The guild is not a management committee. It is not a heavyweight review board. It is not another approval layer. The best guilds are led by respected technical leaders, not by managers trying to control execution. Their authority comes from expertise, clarity, and usefulness. They help the organization move faster by making good decisions easier to repeat.

Frontier Mindset: AI-Forward Needs Operating Model Shift

Many organizations describe themselves as AI-forward because employees have access to AI tools. That is not enough. AI-forward work means redesigning the flow of work so that humans and AI systems collaborate by default.

In the old model, leaders asked:How do we make people more efficient?”

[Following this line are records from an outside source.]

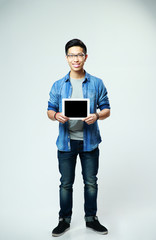 man showing tablet computer screen on gray background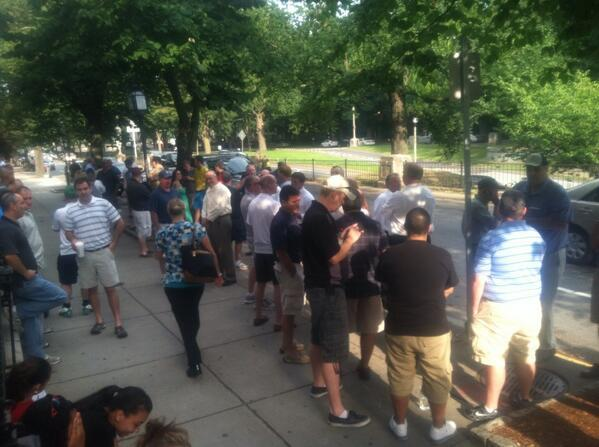Market Basket workers gathered outside the Harvard Club on Commonwealth Avenue in Boston's Back Bay for a Demoulas Super Markets board meeting that shifted locations at the last minute.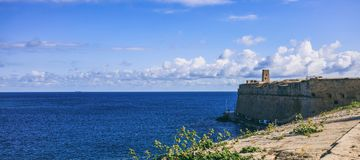 Valletta, Malta. Blue sky and sea view over the fortress wall. Sunny day with a few clouds Stock Photo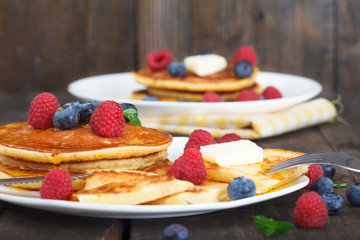 Sweet american breakfast. Buttermilk pancakes served hot with maple syrup and fresh berry fruit .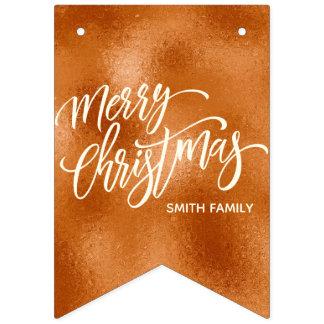 Bandeirinha Tipografia do Feliz Natal no ouro cor-de-rosa do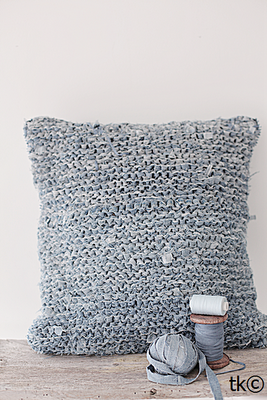Knitted denim cushion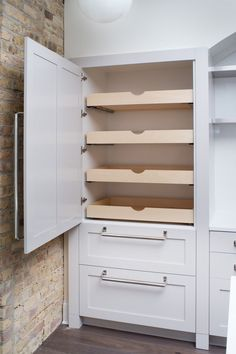 Pull-out pantry doors with white cabinets and bar handle hardware. What's not to love here!!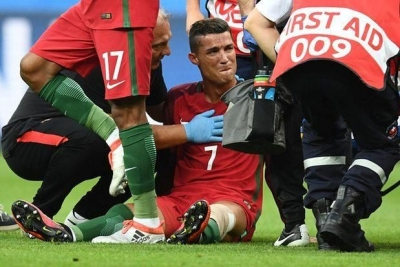 Ronaldo reacts as medics arrive on the pitch to help him off.Photograph:Franck Fife/AFP/Getty Images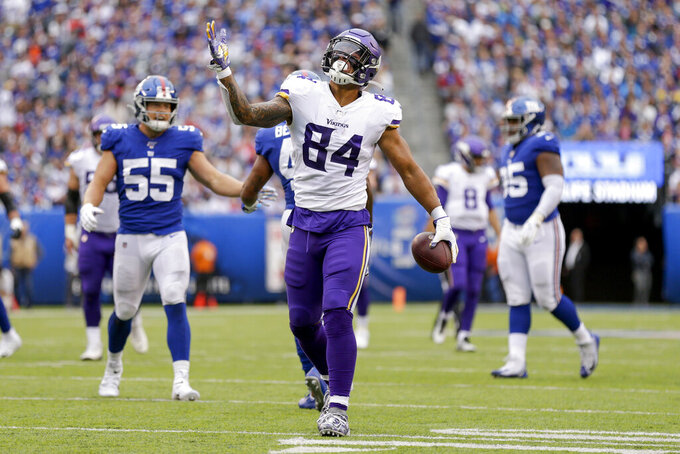Minnesota Vikings tight end Irv Smith (84) celebrates after making a catch against the New York Giants during the second quarter of an NFL football game, Sunday, Oct. 6, 2019, in East Rutherford, N.J. (AP Photo/Adam Hunger)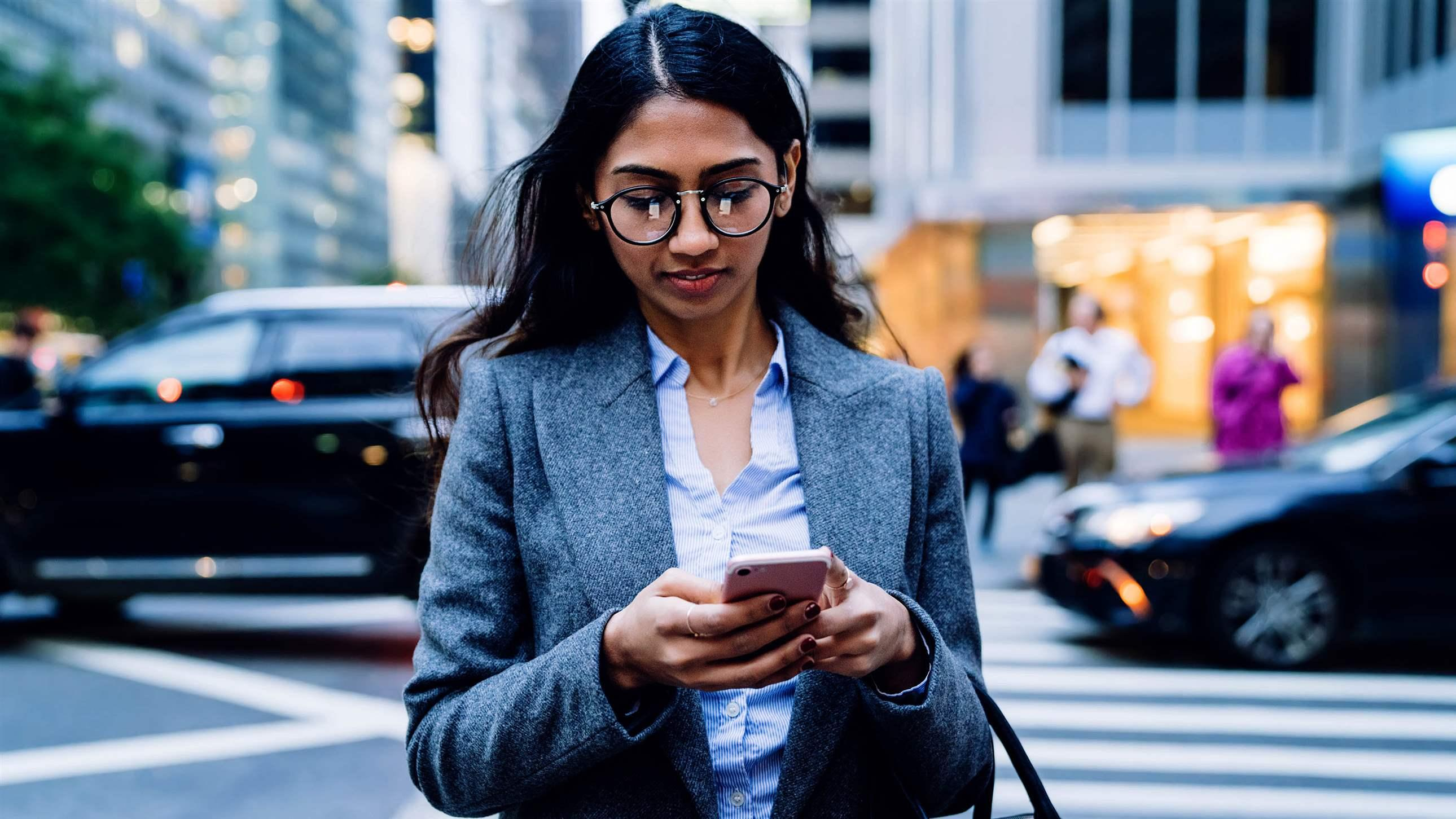 Asian business woman in glasses and gray jacket browsing in mobile phone while crossing road in New York City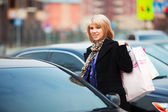 Young shopper on the car parking — Stock Photo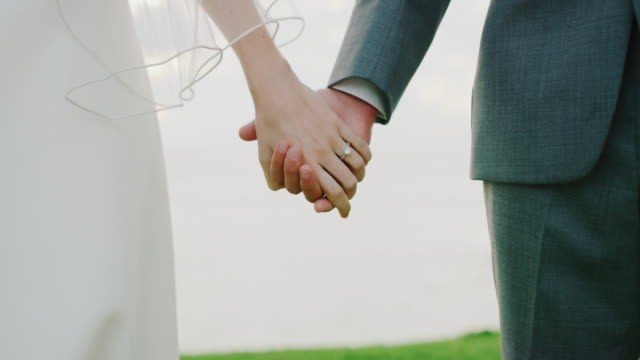 bride and groom holding hands - matrimonio video stock e b–roll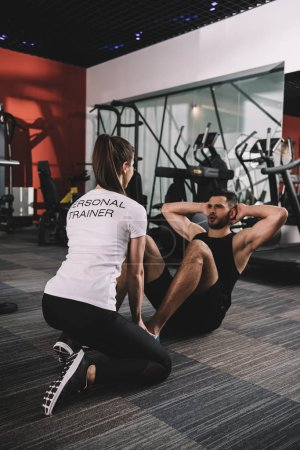 Photo for Young trainer supervising handsome sportsman doing push ups - Royalty Free Image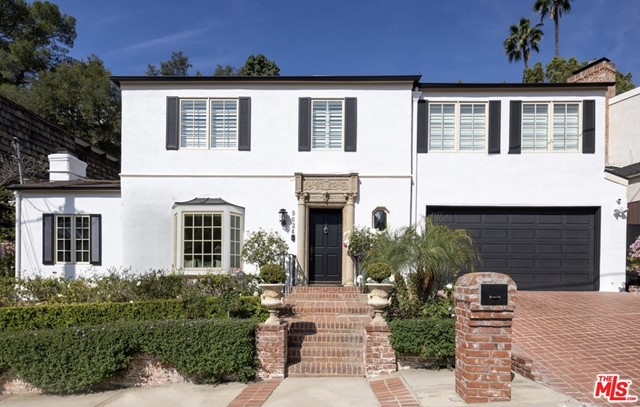 Just minutes from the world-renowned shopping and restaurants of Beverly Hills, yet privately nestled on a quiet street, this beautiful home is one of the best deals in Beverly Hills. Behind a gorgeous front door encompassed in custom stone lies an unbelievable floor plan accented with timeless charm. To the left is a spacious sunken family room and formal living room, each boasting custom crown moldings and marble fireplaces. Directly ahead awaits the inviting dining room and bright chefs kitchen with professional grade appliances. Through French doors from the dining or living rooms lies a haven of comfort and relaxation. The expansive backyard lush with mature landscaping is equipped with Sonos surround sound, a sparkling pool & spa, and an outdoor kitchen making it a wonderful setting to entertain friends and family. Meander up the authentic wooden staircase outfitted with sturdy cast-iron railings to the luxurious master bedroom with highlights including a fireplace, private balcony, marble bathroom, and two beguiling walk-in closets. This 3 bed 4 bath Beverly Hills home is a delightful oasis.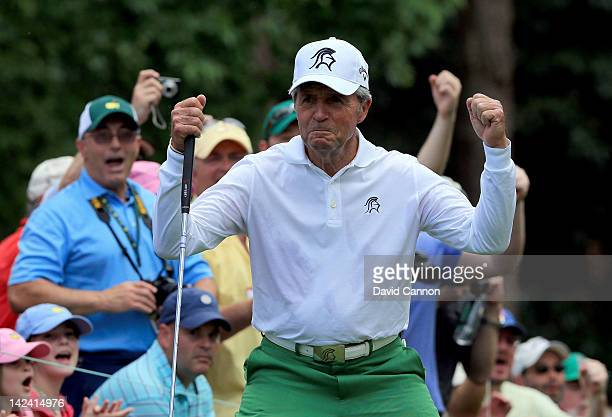 Gary Player reacts after sinking a birdie putt on the first hole during the Par 3 Contest prior to the start of the 2012 Masters Tournament at...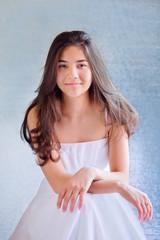 Beautiful biracial teen girl in white dress, sitting arms crosse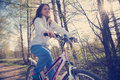 Beautiful young woman with mountain bicycle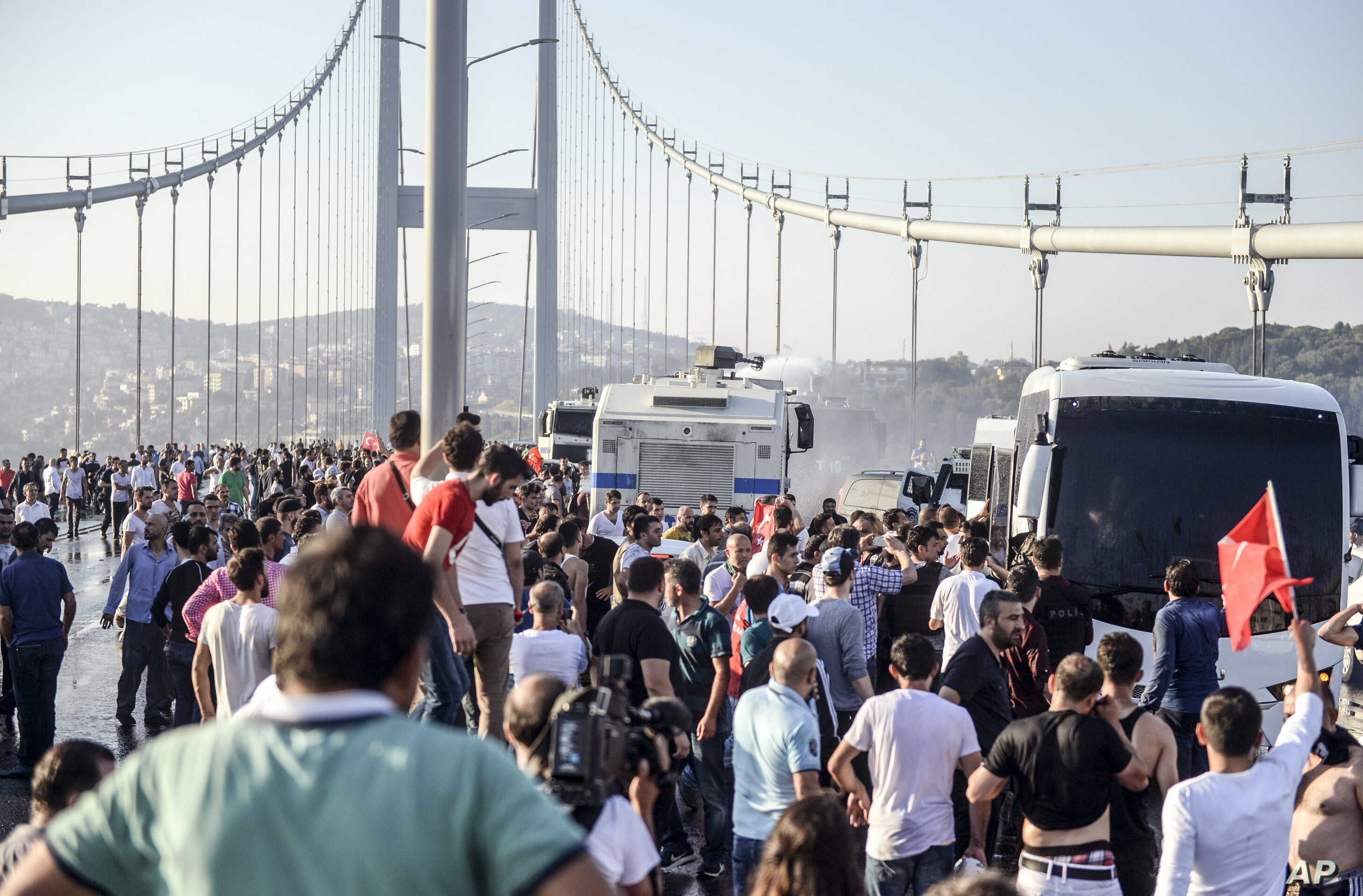 People against the attempted coup gather on Istanbul's Bosporus Bridge, July 16, 2016. Coup plotters had briefly closed the bridge and another span over the Bosphorus Strait in their attempted takeover.
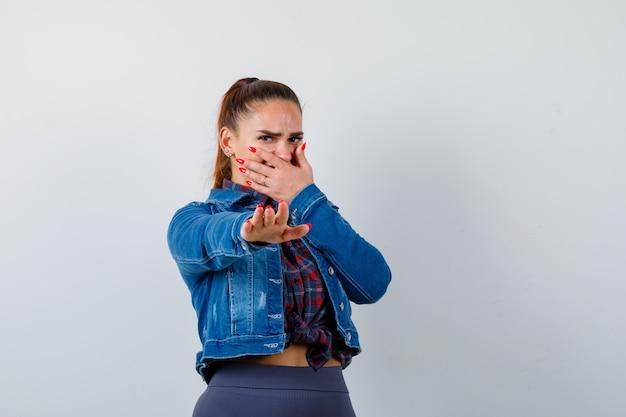 Jovem senhora de camisa quadriculada, jaqueta jeans com a mão na boca enquanto mostra o gesto de pare e parece enojada, vista frontal.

In the AI-forward model, leaders ask:”How do we redesign the system of work, so people and AI agents together produce better outcomes faster?”

That requires leaders to think differently about productivity. The goal is not to squeeze more tasks out of the same people. The goal is to expand the organization’s capacity for judgment, experimentation, learning, and delivery.

The candidate surfaces are well known by now : code review, test generation, incident triage, root-cause analysis, live-site anomaly detection, spec drafting, implementation planning, documentation retrieval, quality evaluation. The point is not the list. The point is that AI collaboration becomes the default operating rhythm of every team and squad, not a side experiment. The most advanced organizations will not treat these as isolated pilots. They will make AI collaboration part of the standard way every team works, every day.

Leadership Evolution: From Control to Orchestration

The move to an AI-forward agile operating model changes what leadership requires.

Traditional management emphasizes predictability, task assignment, process adherence, and escalation control. Those capabilities still matter, but they are insufficient for the next era of work. Leaders now need to become orchestrators of human and AI systems.

That means creating clarity around outcomes, not just tasks. Designing workflows where people can focus on judgment, creativity, and customer understanding while AI handles more repeatable or information-heavy work. Creating psychological safety for experimentation. Rewarding learning velocity, not just delivery certainty.

The best leaders will model the behavior they expect. They will use AI visibly. They will learn in public. They will ask better questions. They will create space for teams to challenge old processes. They will treat operating-model design as a leadership responsibility, not an HR exercise.

That same shift extends to how leaders plan. Large organizations often plan in big batches: large programs aligned across teams that take months to discover the scope was too broad, the dependencies too complex, or the customer need has evolved. An agile enterprise operating model needs a shorter planning horizon for execution.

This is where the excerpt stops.